SELECTION:

★ ★ ★ ★ ★ ★ ★

More than a century ago, in
1900, Black intellectual extraordinaire of his
day, W.E.B. Du Bois, stated that the problem of
the 20th century would be the problem of the
color line. He was right on target. Indeed, this
prophetic message is very relevant today in the
21st century. If the past several years have
taught us anything, it is that we as a nation
are in a perpetual state of crisis when it comes
to the racial situation plaguing our nation.
A Pew
Research Center poll conducted
in August this year asked more than 5,000 adults
their views on the state of race relations in
America. White adults were the most likely to
say that the country has made a great deal or a
fair amount of progress in ensuring racial
equality, as these were the responses given by
58% of White adults. In turn, Black adults were
the least likely to
say there’s been a lot of progress (30%).
About a third of Black Americans
(32%) say the country hasn’t made much progress
or any progress at all on racial equality in the
last 60 years. This is larger than the shares of
Hispanic (19%), White (11%), and Asian (11%)
Americans who say the same.
The recently conducted poll
provides specific details on the vast divide of
opinion between different races on topics
including politics, economics, and law
enforcement. Such findings demonstrate that more
than a decade after the election of the nation’s
first Black president notwithstanding, race is
still the unruly, rambunctious elephant running
wildly through the room.

★ ★ ★ ★ ★ ★ ★

MATERIAL TO PROCESS:
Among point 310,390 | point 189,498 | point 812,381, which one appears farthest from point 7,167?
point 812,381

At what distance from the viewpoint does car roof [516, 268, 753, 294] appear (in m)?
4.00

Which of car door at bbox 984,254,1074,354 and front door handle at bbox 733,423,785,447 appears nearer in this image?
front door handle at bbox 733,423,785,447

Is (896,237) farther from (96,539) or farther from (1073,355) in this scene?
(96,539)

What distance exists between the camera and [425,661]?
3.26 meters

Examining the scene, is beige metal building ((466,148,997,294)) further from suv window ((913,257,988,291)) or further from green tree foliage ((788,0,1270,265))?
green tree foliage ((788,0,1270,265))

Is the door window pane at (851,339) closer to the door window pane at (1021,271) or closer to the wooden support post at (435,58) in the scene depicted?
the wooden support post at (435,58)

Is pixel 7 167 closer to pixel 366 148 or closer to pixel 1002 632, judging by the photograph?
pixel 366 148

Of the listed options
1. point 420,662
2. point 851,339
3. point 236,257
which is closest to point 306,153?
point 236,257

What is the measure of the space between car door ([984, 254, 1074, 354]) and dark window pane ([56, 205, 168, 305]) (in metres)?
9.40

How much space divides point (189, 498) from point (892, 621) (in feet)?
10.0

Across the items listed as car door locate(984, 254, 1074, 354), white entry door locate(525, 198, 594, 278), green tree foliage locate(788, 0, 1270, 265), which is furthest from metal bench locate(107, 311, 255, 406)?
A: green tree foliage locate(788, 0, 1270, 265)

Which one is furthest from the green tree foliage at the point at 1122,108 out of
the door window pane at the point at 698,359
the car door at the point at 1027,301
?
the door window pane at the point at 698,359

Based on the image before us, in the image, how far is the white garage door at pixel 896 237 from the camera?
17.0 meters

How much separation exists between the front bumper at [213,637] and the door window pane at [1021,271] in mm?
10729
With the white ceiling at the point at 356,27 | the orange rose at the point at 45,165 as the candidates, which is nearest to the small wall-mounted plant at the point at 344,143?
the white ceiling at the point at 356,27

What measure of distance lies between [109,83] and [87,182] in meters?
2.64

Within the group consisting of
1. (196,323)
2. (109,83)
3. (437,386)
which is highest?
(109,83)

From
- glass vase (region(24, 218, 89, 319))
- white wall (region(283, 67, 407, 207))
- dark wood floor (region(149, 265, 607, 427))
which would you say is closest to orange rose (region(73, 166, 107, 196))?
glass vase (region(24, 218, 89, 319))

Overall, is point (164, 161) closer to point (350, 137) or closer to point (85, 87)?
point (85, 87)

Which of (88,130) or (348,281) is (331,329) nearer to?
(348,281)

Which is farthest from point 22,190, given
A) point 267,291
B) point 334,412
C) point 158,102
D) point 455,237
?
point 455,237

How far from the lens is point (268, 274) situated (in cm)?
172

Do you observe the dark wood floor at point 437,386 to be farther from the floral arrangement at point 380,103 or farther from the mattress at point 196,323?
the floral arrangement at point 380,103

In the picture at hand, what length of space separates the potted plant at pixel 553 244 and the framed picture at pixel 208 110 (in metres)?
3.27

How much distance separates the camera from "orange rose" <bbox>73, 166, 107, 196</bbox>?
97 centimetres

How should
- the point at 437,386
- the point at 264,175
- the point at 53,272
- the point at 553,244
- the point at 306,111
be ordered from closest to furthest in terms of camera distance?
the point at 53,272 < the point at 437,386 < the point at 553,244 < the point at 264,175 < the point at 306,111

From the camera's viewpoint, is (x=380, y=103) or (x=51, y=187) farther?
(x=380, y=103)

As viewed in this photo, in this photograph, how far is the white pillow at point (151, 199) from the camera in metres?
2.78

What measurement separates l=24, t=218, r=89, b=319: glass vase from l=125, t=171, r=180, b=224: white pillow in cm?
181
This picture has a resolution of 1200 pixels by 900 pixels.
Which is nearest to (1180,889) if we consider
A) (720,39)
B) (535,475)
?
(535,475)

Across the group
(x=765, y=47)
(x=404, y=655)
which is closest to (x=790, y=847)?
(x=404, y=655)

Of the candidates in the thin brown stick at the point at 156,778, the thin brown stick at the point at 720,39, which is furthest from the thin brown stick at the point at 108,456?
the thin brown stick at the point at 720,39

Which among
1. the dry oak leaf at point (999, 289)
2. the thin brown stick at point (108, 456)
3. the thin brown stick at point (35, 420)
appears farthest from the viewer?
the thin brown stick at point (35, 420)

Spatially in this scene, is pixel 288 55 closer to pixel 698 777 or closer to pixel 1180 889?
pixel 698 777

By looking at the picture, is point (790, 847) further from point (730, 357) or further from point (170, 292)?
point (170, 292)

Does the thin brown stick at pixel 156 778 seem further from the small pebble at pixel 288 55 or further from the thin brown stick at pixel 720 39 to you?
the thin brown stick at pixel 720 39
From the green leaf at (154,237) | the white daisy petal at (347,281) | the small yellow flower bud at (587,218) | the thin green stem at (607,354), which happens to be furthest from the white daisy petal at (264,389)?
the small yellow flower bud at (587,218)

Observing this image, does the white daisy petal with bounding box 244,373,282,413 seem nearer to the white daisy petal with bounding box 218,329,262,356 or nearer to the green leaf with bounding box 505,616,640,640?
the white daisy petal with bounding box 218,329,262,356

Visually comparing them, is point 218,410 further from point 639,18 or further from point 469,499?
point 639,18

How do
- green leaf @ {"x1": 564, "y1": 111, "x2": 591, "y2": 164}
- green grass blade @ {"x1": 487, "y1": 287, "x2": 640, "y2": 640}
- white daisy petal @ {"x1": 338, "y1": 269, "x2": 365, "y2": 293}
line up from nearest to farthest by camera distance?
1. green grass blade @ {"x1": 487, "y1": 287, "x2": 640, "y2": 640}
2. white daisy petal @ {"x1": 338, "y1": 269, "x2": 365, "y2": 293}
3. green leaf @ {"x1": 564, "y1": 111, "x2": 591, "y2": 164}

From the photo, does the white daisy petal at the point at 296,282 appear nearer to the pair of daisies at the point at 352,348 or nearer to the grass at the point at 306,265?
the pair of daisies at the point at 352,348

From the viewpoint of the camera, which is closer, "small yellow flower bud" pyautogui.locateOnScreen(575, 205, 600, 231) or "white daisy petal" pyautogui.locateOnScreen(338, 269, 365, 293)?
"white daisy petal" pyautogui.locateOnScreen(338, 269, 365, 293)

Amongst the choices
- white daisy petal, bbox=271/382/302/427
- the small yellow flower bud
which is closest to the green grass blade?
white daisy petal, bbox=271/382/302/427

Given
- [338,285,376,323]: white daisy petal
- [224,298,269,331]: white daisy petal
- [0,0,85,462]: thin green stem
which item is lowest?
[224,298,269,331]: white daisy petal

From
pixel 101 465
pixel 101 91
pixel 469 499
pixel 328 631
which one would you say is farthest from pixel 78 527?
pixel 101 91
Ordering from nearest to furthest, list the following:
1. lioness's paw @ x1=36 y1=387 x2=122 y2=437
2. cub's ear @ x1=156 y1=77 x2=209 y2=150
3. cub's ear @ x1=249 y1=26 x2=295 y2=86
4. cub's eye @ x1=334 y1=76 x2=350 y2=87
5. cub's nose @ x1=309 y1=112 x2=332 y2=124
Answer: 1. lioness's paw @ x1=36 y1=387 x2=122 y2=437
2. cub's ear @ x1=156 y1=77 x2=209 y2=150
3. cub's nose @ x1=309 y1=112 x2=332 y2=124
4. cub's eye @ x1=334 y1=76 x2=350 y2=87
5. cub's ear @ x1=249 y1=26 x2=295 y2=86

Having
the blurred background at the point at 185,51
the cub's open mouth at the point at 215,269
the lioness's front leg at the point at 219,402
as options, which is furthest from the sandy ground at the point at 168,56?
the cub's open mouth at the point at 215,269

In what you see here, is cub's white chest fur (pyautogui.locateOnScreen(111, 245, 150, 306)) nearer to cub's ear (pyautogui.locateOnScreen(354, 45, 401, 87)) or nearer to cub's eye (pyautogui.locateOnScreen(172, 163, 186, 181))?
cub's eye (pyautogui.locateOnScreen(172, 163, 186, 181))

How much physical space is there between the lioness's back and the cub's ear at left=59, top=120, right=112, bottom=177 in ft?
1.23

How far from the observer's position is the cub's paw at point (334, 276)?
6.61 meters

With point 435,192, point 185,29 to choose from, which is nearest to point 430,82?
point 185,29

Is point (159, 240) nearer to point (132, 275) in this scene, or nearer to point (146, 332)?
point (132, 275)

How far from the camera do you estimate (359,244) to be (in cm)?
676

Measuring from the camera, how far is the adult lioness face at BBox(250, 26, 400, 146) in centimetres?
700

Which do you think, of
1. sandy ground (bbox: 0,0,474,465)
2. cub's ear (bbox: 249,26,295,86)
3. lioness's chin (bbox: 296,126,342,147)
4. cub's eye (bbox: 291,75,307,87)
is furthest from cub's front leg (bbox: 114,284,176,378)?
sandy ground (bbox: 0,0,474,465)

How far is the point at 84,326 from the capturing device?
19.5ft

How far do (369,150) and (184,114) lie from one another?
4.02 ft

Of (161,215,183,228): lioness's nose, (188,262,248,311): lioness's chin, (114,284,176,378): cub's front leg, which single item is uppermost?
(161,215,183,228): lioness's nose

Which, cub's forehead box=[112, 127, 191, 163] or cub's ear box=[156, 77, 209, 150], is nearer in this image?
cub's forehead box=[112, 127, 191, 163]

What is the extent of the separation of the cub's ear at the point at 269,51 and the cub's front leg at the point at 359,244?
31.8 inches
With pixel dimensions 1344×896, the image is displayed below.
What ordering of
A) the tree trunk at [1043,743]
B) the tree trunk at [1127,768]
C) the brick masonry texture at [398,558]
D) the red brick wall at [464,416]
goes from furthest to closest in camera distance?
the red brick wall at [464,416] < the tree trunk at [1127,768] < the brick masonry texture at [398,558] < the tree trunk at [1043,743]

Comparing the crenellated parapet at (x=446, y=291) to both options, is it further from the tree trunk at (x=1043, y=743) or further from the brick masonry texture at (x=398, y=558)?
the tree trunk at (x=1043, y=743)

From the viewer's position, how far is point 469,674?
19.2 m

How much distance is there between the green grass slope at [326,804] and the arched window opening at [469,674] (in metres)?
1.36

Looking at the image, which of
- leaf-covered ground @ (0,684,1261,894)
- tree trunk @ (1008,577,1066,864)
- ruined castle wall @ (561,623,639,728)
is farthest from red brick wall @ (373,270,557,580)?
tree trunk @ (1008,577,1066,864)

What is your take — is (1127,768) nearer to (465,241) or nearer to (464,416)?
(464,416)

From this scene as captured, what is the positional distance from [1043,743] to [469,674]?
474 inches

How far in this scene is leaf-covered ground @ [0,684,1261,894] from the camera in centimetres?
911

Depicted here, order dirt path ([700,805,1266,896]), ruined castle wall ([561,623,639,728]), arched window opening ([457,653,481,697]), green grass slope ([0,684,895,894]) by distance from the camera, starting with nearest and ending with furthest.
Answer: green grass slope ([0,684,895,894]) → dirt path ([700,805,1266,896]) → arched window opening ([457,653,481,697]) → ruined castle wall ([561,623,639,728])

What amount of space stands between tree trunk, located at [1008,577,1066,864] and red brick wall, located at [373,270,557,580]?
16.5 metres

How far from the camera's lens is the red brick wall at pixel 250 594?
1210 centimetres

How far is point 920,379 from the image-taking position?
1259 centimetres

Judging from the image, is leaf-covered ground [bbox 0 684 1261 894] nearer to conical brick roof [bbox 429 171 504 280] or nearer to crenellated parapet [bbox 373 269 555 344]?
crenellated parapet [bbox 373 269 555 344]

★ ★ ★ ★ ★ ★ ★

PROBLEMS TO SOLVE:
1. Translate this sentence from the passage on race relations into Spanish: "About a third of Black Americans (32%) say the country hasn’t made much progress or any progress at all on racial equality in the last 60 years."
2. In the records, rewrite the stretch from the line containing "Visually comparing them, is" through the line containing "5. cub's ear @ x1=249 y1=26 x2=295 y2=86", changing "Amongst the choices" to "Among the options" and leaving everything else as is. Give only those lines.

SOLUTIONS PER TASK:
1. Alrededor de un tercio de los estadounidenses negros (32 %) dice que el país no ha logrado mucho progreso, o ninguno en absoluto, en materia de igualdad racial en los últimos 60 años.

2.
Visually comparing them, is point 218,410 further from point 639,18 or further from point 469,499?
point 639,18

How do
- green leaf @ {"x1": 564, "y1": 111, "x2": 591, "y2": 164}
- green grass blade @ {"x1": 487, "y1": 287, "x2": 640, "y2": 640}
- white daisy petal @ {"x1": 338, "y1": 269, "x2": 365, "y2": 293}
line up from nearest to farthest by camera distance?
1. green grass blade @ {"x1": 487, "y1": 287, "x2": 640, "y2": 640}
2. white daisy petal @ {"x1": 338, "y1": 269, "x2": 365, "y2": 293}
3. green leaf @ {"x1": 564, "y1": 111, "x2": 591, "y2": 164}

From the photo, does the white daisy petal at the point at 296,282 appear nearer to the pair of daisies at the point at 352,348 or nearer to the grass at the point at 306,265?
the pair of daisies at the point at 352,348

From the viewpoint of the camera, which is closer, "small yellow flower bud" pyautogui.locateOnScreen(575, 205, 600, 231) or "white daisy petal" pyautogui.locateOnScreen(338, 269, 365, 293)?
"white daisy petal" pyautogui.locateOnScreen(338, 269, 365, 293)

Among the options
- white daisy petal, bbox=271/382/302/427
- the small yellow flower bud
which is closest to the green grass blade?
white daisy petal, bbox=271/382/302/427

Given
- [338,285,376,323]: white daisy petal
- [224,298,269,331]: white daisy petal
- [0,0,85,462]: thin green stem
which item is lowest?
[224,298,269,331]: white daisy petal

From
pixel 101 465
pixel 101 91
pixel 469 499
pixel 328 631
which one would you say is farthest from pixel 78 527?
pixel 101 91
Ordering from nearest to furthest, list the following:
1. lioness's paw @ x1=36 y1=387 x2=122 y2=437
2. cub's ear @ x1=156 y1=77 x2=209 y2=150
3. cub's ear @ x1=249 y1=26 x2=295 y2=86
4. cub's eye @ x1=334 y1=76 x2=350 y2=87
5. cub's nose @ x1=309 y1=112 x2=332 y2=124
Answer: 1. lioness's paw @ x1=36 y1=387 x2=122 y2=437
2. cub's ear @ x1=156 y1=77 x2=209 y2=150
3. cub's nose @ x1=309 y1=112 x2=332 y2=124
4. cub's eye @ x1=334 y1=76 x2=350 y2=87
5. cub's ear @ x1=249 y1=26 x2=295 y2=86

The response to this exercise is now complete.